Tuesday, May 8, 2012

the journey

if you happened to be in roskilde early this morning, in our neighborhood, say around seven a.m., you might have noticed us... the four americans, with two children, one on a back, one up on shoulders, running in our windbreakers and jeans (not skinny jeans mind you... which is why you might have pegged us for americans.  and also the windbreakers).  backpacks on.  willing ourselves to move just a little bit faster, or the 201 bus to move just a little bit slower, so that we might both find ourselves out in front of the super best at exactly 7:03.  and well, if you were there, you might have noticed that we made that bus and that we didn't have to wait more than 30 seconds for its arrival.  

follow us now to the bus station, adjacent to the train station, where we part ways with our early morning bus and greg runs to the station and we run to the track and again with the mental tricks of slowing down a train and speeding up the person who will call greg's number (because there's always a number) so that he might quickly buy the tickets and meet us at the track so that we can catch the 7:26 train rather than wait around for the 7:52, even though it means hopping on two more buses instead of one, but it will get us to our destination nearly an hour earlier, and that is worth the hustle.  hurry up and enjoy yourselves.  

and it works, again.  

so we are on the train.  a full train.  here is the seating arrangement now, but it is a constant game of musical chairs, mainly played by greg's parents and various newcomers who claim the seats they have reserved in advance.  


until finally an entire high school class, or maybe an entire high school boards the train a half hour before we are to disembark, and so we are all up in the aisle now, and henry is back in the ergo on my back and the high school children are cooing at him and one boy says something to me in danish and i say, "jeg kan ikke taler dansk.  kan du taler engelsk?" and he says, "nej." and so i do not know what he has said to me, until later when he taps me on the shoulder and says, "your baby is really cute." and i say to him, "so you can speak english." "yes" he says bashfully.

and then we are off the train in vejle and the students continue on to aarhus.

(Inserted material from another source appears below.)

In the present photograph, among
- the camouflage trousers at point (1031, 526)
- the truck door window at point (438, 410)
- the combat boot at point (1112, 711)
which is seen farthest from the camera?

here we have our longest layover of any leg of any of the journeys we have thus far taken.  about 25 minutes.  we are waiting for our bus, but the bus station is a drab place to wait, even for 25 minutes, so henry and i walk to see what we can find and kathy soon joins us and we get a quick sense of the town and the church.



saint nicolai church.  i read later that it was built in the mid-13th century...


what i also read later is that it houses the haraldskær bog woman-- who had been preserved in a local peat bog from the iron age.  though we went inside briefly, we didn't see her.  we didn't know about her.  and i think that her presence in this church is just as compelling as all of the kings and queens buried in the domkirkke back in roskilde.


it's amazing that you can think you are just pausing at a train stop.  it's just a name really, nothing more to say about this dot on the map between point a and point b.  but if it happens to be in denmark, you might just kill time by walking into a mid-13th century church and unknowingly share a space with a bog woman for a few minutes.  well... that's okay by me!

vejle's pedestrian shopping street with a 'dutch' windmill in the distance...


i apologize for the quality of this photo, but it is the first time i've had my camera at the ready for the many, many fields of mustard we've passed through these past few days... and then it was gone.  but they are amazing.  denmark does yellow so well.


one little boy missed this particular field...



and then... one wrong bus, which was not really a wrong bus... and a concerned random stranger who has me reaffirming the inherent goodness of danes behind their sometimes skeptical glances... and we are in legoland approximately 30 seconds sooner than we would have been had we stayed on the not really wrong bus...

düsseldorf, legoland style


entranced... 


i don't think of myself as an amusement park person, but this was sort of the perfect place for william.  the rides were almost all his size.  the themes-- pirates, star wars, vikings, and um... legos... were just right.  this is a kid's vacation.  


later we are back at the hotel for a not-at-all shabby dinner buffet in the hotel's restaurant.  and, having stuffed ourselves, greg and i go for a walk while william and henry keep their grandparents entertained in the very kid friendly lobby.  

we find a forest path and walk along it, reminded a little of northern michigan... we do not often find familiar landscapes in denmark, but jutland (the peninsula we are on today) is full of them.  to me, the bus ride was all about driving through kentucky on down.  and now northern michigan.  at the start of the walk, a dead end street we were on instantly felt like a street i'd spent so many summers on in a small town of 5,000 in the middle of ohio.  not to mention patronizing probably one of the more americanized tourist destinations in denmark.  nostalgia abounds.  i guess it says something good about my scattered memories.  




on the way out of the forest we find ourselves walking through a sculpture park.

i liked these two the best...





and now i find myself at twenty past midnight, finishing this up.  awake before six, i am dreaming of sleep.